• _The problem_
Arrange everything from the line containing "At what distance" down to the final line, both included, as a Markdown table with the columns Row and Line. Number each row and leave out blank lines.

• _Material provided_
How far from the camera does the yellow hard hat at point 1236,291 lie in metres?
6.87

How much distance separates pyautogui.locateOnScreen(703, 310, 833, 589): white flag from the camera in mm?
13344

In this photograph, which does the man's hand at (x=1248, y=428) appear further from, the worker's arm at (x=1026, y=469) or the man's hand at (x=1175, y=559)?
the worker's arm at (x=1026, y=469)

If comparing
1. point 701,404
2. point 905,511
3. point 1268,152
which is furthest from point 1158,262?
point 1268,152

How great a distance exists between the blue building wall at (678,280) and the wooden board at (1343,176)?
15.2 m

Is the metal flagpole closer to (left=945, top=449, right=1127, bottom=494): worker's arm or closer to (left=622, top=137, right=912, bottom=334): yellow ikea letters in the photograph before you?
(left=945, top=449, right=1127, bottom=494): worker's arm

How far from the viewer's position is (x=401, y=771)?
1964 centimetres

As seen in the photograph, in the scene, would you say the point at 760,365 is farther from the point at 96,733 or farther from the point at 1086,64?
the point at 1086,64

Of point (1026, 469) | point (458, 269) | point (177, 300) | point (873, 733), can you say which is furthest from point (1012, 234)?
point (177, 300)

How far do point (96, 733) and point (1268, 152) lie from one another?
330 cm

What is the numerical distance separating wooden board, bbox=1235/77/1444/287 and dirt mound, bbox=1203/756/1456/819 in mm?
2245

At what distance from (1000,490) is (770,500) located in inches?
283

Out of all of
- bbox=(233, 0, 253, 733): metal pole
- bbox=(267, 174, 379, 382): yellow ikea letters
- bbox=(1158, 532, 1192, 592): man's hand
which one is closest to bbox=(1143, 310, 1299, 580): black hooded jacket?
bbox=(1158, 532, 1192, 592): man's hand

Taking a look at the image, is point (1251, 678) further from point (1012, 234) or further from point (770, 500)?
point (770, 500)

• _Response below_
| Row | Line |
|---|---|
| 1 | At what distance from (1000,490) is (770,500) located in inches? |
| 2 | 283 |
| 3 | Out of all of |
| 4 | - bbox=(233, 0, 253, 733): metal pole |
| 5 | - bbox=(267, 174, 379, 382): yellow ikea letters |
| 6 | - bbox=(1158, 532, 1192, 592): man's hand |
| 7 | which one is closest to bbox=(1143, 310, 1299, 580): black hooded jacket? |
| 8 | bbox=(1158, 532, 1192, 592): man's hand |
| 9 | Taking a look at the image, is point (1251, 678) further from point (1012, 234) or further from point (770, 500)? |
| 10 | point (770, 500) |